Which brings me to a deviation from the usual mat / matting / matter discussion.

Please use some heavy duty bags to bring your groceries home!



The light weight plastic bags are wrong on about fifty different levels.



I won't go into the details but it's worth it and you should go for it.

There are way too many of these bags flying around.

They are the new urban tumbleweed!

Checking the waves this morning I must have seen hundreds of these things being blown into the ocean.

Don't worry you will forget your canvas bags enough to have plenty of bags for trash etc.

Thank you.

Thursday, October 9, 2008

Retro? No Bro!




I am goin' scream if I keep having the same conversation out in the water.

It starts more or less like this.

"Goin' retro with a mat?"

or

"Goin' really old school with the surfmat!"

The reason I think these comments are odd is that I that today's surfmats are the most progressive of a long line of surf vehicles.

I have to explain that with a mat you can reshape your vehicle as needed to meet the changing shape of the wave.

Gotta love it!

Or to put it another way

"To surf free friction, or fin free, primarily forces the surfer back to the core. It is an act of homage to thousands of years of wave riding. It’s a return to an unpredictable wild side in a sea of conservatism. It is a test of composure in delivering the upper hand to nature. Most of all though it’s just a frontier feeling of being untethered and unguided that brings fun to the fore. And fun IS the key."

Derek Hynd


(BTW that's not me above)

Thursday, October 2, 2008

Greenough Tube



Just a quick post before I'm off.

I have always liked the Greenough tube shot above.

There are some up on the UK EBay signed by George himself!

Link to Ebay

Beats having "Dogs playing poker" up on the wall



PS real name of the piece is "a friend in need"

Wednesday, October 1, 2008

surf different

The mat allows you to surf in many different ways.

Lately the surf has been small so I have been focusing on being aware of the nuances of turning, stalling and gliding.

Turning is accomplished in a variety of methods.

Turning by rolling to the left or right with the mat properly inflated and sufficient speed is a thing of beauty.

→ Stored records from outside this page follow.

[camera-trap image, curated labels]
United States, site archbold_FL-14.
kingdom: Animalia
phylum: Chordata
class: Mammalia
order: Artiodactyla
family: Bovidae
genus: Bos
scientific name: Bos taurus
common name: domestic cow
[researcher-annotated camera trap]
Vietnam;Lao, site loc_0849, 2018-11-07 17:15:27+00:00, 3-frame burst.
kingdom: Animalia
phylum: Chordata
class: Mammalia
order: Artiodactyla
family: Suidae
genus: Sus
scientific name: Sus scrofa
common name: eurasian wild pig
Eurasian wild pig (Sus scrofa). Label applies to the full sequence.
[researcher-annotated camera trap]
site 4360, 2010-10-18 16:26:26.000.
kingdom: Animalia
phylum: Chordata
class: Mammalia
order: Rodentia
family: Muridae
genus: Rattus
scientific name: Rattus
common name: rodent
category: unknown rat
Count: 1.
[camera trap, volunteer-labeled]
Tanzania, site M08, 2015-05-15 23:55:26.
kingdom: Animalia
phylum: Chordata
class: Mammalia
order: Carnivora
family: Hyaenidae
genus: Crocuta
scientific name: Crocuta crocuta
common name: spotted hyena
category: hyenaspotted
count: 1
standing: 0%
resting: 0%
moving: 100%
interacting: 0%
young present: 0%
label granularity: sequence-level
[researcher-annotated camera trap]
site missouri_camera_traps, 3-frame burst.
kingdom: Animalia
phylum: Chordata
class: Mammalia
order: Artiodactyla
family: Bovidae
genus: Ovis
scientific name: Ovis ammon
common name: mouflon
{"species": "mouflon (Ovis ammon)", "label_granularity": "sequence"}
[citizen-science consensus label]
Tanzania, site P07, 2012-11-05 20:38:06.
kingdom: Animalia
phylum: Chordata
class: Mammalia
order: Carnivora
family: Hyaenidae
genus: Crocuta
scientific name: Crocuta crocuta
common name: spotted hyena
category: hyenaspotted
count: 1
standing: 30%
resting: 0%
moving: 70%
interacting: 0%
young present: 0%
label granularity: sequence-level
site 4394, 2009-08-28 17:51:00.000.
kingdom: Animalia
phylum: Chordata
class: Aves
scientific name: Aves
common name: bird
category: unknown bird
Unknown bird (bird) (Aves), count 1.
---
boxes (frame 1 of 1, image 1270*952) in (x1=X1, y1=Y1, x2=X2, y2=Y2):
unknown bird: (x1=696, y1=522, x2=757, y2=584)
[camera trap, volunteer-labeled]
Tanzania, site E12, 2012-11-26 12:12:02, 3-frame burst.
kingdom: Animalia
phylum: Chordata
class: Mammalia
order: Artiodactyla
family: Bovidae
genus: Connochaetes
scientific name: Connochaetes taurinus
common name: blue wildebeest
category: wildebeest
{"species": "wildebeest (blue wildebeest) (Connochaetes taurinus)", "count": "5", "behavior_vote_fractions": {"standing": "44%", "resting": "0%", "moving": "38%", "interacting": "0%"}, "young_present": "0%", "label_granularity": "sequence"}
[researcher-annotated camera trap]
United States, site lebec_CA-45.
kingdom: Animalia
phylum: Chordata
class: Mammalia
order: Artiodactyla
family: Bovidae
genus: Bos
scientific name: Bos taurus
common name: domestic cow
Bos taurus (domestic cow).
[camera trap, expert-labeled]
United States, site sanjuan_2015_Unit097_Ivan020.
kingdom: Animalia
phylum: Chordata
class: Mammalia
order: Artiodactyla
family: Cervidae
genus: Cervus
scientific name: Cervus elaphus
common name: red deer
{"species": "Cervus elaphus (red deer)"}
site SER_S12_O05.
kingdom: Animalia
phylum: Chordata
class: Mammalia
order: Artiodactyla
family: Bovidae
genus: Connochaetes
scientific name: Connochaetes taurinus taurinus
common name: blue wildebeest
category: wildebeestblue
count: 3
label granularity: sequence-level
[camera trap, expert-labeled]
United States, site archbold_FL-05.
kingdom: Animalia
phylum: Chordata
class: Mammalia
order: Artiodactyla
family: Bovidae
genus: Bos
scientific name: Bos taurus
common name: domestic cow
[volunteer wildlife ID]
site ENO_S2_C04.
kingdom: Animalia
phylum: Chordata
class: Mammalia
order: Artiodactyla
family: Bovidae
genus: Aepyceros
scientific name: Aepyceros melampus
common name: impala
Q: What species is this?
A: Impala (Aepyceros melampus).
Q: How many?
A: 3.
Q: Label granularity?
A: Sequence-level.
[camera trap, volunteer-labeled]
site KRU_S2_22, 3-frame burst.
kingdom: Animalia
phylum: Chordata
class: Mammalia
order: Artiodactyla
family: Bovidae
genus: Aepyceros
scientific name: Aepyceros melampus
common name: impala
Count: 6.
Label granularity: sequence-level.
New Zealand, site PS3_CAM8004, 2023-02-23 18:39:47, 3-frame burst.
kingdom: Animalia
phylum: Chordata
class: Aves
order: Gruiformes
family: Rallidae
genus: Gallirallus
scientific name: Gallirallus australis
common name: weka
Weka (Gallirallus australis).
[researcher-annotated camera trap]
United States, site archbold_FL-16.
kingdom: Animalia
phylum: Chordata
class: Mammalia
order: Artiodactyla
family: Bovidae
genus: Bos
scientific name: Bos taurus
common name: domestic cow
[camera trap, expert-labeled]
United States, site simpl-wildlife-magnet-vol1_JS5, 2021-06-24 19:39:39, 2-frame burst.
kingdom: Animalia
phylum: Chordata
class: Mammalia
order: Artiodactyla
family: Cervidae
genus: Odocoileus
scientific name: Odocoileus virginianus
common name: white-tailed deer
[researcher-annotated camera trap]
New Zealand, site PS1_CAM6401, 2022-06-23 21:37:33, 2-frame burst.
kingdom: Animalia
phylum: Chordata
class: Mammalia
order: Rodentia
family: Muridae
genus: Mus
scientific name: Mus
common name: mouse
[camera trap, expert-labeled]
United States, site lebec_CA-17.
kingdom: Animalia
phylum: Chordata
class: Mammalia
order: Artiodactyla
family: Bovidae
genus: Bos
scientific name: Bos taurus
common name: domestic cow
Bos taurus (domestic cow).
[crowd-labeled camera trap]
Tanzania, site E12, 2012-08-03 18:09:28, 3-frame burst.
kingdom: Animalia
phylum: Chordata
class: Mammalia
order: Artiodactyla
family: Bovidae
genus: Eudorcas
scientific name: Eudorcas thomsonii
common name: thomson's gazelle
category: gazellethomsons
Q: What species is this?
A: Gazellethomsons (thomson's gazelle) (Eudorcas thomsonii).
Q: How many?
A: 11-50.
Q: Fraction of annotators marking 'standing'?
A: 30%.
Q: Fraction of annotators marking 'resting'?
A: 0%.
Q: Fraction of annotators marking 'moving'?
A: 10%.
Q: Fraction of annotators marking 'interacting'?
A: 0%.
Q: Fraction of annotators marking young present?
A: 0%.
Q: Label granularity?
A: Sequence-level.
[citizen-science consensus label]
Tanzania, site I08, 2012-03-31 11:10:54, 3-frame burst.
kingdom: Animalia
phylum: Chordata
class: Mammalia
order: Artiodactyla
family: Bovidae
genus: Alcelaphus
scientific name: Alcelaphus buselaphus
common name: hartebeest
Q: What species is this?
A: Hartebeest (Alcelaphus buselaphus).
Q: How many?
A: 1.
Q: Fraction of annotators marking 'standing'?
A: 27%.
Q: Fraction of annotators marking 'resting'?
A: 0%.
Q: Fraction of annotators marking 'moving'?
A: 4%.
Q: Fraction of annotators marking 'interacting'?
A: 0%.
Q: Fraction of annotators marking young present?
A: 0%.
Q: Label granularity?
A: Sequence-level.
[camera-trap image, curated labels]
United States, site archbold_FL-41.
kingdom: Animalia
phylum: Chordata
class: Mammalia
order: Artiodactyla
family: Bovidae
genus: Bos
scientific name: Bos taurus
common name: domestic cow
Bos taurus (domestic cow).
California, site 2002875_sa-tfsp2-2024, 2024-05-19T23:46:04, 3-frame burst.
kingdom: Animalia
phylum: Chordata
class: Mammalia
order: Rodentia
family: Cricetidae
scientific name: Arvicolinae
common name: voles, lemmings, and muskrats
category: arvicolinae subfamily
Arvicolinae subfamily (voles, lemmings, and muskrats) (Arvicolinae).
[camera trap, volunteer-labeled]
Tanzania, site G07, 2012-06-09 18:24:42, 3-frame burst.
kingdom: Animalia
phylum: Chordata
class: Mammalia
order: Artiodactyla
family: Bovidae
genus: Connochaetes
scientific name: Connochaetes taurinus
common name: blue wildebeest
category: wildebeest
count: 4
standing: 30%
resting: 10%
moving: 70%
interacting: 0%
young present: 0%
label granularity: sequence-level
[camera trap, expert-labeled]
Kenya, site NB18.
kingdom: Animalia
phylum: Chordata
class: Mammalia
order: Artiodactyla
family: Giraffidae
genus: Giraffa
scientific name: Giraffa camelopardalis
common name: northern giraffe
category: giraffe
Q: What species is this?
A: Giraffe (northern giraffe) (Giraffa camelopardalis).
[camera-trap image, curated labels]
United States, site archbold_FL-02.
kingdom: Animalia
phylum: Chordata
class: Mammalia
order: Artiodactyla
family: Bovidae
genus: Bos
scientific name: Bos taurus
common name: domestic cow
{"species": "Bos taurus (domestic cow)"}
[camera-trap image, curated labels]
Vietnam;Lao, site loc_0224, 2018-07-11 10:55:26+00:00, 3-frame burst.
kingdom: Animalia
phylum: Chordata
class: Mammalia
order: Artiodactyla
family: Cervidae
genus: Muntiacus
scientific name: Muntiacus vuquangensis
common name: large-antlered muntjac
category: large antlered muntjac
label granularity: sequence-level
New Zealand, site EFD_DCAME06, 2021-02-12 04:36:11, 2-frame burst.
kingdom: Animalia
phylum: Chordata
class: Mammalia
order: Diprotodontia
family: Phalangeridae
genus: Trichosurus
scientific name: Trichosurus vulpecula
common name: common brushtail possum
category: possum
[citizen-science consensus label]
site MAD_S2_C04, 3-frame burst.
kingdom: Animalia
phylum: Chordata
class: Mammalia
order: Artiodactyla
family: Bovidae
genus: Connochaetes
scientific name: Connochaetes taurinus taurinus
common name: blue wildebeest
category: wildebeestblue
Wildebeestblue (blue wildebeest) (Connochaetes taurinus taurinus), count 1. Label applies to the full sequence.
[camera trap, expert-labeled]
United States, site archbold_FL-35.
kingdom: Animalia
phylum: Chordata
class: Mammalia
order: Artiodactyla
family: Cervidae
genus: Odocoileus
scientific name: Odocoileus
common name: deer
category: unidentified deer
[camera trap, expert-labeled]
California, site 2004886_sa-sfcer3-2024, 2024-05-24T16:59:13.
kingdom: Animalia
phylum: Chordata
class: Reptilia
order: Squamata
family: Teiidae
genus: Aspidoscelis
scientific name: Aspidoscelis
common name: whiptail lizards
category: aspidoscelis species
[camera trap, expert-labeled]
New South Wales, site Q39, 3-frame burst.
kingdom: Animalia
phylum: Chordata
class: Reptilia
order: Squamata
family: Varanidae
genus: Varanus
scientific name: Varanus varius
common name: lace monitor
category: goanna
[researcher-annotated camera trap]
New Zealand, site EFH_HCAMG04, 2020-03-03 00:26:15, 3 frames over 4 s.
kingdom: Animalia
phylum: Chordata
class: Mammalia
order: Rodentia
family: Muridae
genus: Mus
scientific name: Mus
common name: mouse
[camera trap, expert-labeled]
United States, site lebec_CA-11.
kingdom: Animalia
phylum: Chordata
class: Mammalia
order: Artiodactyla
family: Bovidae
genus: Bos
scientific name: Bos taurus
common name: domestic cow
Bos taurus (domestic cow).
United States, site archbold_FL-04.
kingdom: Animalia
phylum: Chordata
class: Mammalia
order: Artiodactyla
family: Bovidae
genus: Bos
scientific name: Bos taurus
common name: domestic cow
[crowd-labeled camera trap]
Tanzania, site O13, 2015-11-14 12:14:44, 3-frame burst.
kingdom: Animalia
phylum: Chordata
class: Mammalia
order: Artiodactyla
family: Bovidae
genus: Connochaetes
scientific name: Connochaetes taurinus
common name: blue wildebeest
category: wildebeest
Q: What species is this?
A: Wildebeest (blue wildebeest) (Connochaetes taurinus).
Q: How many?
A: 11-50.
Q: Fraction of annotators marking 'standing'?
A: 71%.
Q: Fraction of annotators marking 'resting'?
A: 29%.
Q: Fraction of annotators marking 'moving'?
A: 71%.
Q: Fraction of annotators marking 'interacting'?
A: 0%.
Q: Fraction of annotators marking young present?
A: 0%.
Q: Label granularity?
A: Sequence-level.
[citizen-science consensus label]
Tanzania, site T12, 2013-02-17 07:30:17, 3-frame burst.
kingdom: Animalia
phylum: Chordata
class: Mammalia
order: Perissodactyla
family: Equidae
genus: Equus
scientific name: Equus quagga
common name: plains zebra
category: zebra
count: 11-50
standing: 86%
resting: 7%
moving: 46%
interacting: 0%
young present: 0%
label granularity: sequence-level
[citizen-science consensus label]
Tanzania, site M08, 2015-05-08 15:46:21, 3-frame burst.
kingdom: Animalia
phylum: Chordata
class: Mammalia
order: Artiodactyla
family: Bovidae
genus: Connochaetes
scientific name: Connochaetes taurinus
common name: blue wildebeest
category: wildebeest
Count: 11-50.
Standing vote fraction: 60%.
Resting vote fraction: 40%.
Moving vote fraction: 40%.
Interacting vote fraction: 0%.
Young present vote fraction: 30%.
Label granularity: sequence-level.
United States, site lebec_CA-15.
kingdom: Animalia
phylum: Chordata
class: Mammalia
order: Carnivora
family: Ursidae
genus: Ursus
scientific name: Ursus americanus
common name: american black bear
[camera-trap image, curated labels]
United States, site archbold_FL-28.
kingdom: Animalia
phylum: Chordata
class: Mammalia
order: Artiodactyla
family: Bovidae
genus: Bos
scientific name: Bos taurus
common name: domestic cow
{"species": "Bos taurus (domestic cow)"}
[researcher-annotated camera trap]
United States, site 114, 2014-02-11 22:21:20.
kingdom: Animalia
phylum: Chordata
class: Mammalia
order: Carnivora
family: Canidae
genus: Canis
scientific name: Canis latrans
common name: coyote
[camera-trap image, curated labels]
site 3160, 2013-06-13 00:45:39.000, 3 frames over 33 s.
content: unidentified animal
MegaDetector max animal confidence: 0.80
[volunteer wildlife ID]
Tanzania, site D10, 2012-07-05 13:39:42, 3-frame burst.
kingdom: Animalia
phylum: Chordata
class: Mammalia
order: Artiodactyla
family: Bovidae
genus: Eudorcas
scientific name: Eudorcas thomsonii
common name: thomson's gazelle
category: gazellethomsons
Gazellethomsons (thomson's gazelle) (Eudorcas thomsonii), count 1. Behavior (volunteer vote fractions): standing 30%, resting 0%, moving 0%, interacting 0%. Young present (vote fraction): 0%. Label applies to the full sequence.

In the small peaks I have been surfing lately, I have been playing with turning by dragging an inside hand or fin tip.

That doesn't do much for keeping your forward speed up but if there isn't much should to work with it can be fun.

Dragging leads us to stalling.

Generally I try to keep my legs / fins out of the water to reduce drag and continue my forward momentum.

But if the wave is backing off and you want to keep your position in the curl all manner of leg/fin engagement can but used to slow down the downhill speed the mat is known for.

Any time spent body surfing will pay dividends here.

Once the wave picks up a few quick kicks with your fins can help you on your way.

Glide is perhaps the mats strongest property and can be deceptive in it's simplicity.

As Dale often points out, "the mat is alive" and I would like to add it wants to haul ass!

Faced with any decent stretch of wave face letting the mat alone to do it's thing often results in a blinding flashes of speed.

Amusingly, I would often wonder later what "I did" to make the mat take off.

Eventually, it occurred to me "I" had stopped trying to do anything and the mat took off like a shot.

The point being that if you shooting for personal physical neutrality and letting the mat fly can be an interesting way to spend some time in the water.